**Stated goal:** All the data should come back exactly as it was given.

**Source records:**
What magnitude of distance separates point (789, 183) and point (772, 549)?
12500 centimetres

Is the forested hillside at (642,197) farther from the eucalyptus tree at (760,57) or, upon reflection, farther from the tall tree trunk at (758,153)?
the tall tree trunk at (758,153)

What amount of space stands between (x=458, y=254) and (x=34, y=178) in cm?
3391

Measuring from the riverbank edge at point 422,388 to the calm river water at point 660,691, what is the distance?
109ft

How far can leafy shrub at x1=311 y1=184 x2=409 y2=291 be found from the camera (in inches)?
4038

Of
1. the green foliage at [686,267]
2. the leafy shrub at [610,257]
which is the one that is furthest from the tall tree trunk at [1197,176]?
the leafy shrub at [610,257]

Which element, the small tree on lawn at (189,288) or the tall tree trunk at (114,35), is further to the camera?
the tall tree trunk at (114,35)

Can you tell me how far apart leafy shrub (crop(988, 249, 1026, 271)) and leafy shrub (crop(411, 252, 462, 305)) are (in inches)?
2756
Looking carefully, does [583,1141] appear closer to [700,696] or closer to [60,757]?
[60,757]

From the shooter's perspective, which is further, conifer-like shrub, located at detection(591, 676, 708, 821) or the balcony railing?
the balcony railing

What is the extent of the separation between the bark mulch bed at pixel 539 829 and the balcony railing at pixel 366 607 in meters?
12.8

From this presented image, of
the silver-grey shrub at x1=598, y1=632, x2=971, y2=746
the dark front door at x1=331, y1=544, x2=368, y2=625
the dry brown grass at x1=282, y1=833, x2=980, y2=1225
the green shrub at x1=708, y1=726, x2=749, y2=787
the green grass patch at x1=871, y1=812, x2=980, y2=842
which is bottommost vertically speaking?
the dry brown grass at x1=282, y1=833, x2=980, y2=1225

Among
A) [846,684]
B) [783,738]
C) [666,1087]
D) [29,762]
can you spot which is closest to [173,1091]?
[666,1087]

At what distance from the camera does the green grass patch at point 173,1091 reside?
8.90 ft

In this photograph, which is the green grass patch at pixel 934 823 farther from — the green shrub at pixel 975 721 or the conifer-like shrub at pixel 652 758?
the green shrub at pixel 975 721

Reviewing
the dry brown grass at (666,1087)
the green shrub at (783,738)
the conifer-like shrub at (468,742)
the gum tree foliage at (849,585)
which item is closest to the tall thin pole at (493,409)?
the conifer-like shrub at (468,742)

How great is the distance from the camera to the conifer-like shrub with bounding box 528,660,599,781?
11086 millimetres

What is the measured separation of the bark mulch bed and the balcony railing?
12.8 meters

**Complete response:**
What magnitude of distance separates point (789, 183) and point (772, 549)?
12500 centimetres

Is the forested hillside at (642,197) farther from the eucalyptus tree at (760,57) or, upon reflection, farther from the tall tree trunk at (758,153)?
the tall tree trunk at (758,153)

What amount of space stands between (x=458, y=254) and (x=34, y=178) in cm?
3391

Measuring from the riverbank edge at point 422,388 to the calm river water at point 660,691, what is the distance?
109ft

How far can leafy shrub at x1=311 y1=184 x2=409 y2=291 be found from the camera (in inches)?
4038

Of
1. the green foliage at [686,267]
2. the leafy shrub at [610,257]
which is the one that is furthest from the tall tree trunk at [1197,176]?
the leafy shrub at [610,257]

Which element, the small tree on lawn at (189,288) or the tall tree trunk at (114,35), is further to the camera?
the tall tree trunk at (114,35)

Can you tell me how far apart leafy shrub (crop(988, 249, 1026, 271)) and leafy shrub (crop(411, 252, 462, 305)) are (in inches)?
2756
Looking carefully, does [583,1141] appear closer to [700,696] or closer to [60,757]?
[60,757]

From the shooter's perspective, which is further, conifer-like shrub, located at detection(591, 676, 708, 821) or the balcony railing?
the balcony railing

What is the extent of the separation between the bark mulch bed at pixel 539 829 and the balcony railing at pixel 366 607 in meters?
12.8

From this presented image, of
the silver-grey shrub at x1=598, y1=632, x2=971, y2=746
the dark front door at x1=331, y1=544, x2=368, y2=625
the dry brown grass at x1=282, y1=833, x2=980, y2=1225
the green shrub at x1=708, y1=726, x2=749, y2=787
the green grass patch at x1=871, y1=812, x2=980, y2=842
which is bottommost vertically speaking?
the dry brown grass at x1=282, y1=833, x2=980, y2=1225

Among
A) [846,684]
B) [783,738]
C) [666,1087]
D) [29,762]
can you spot which is closest to [173,1091]?
[666,1087]

At what distance from the camera does the green grass patch at point 173,1091 reside?
8.90 ft

In this photograph, which is the green grass patch at pixel 934 823 farther from — the green shrub at pixel 975 721 or the conifer-like shrub at pixel 652 758?
the green shrub at pixel 975 721

Reviewing
the dry brown grass at (666,1087)
the green shrub at (783,738)
the conifer-like shrub at (468,742)
the gum tree foliage at (849,585)
which item is closest to the tall thin pole at (493,409)?
the conifer-like shrub at (468,742)

How great is the distance from the camera to the conifer-like shrub with bounding box 528,660,599,781?
11086 millimetres

What is the measured separation of the bark mulch bed and the balcony railing?
12.8 meters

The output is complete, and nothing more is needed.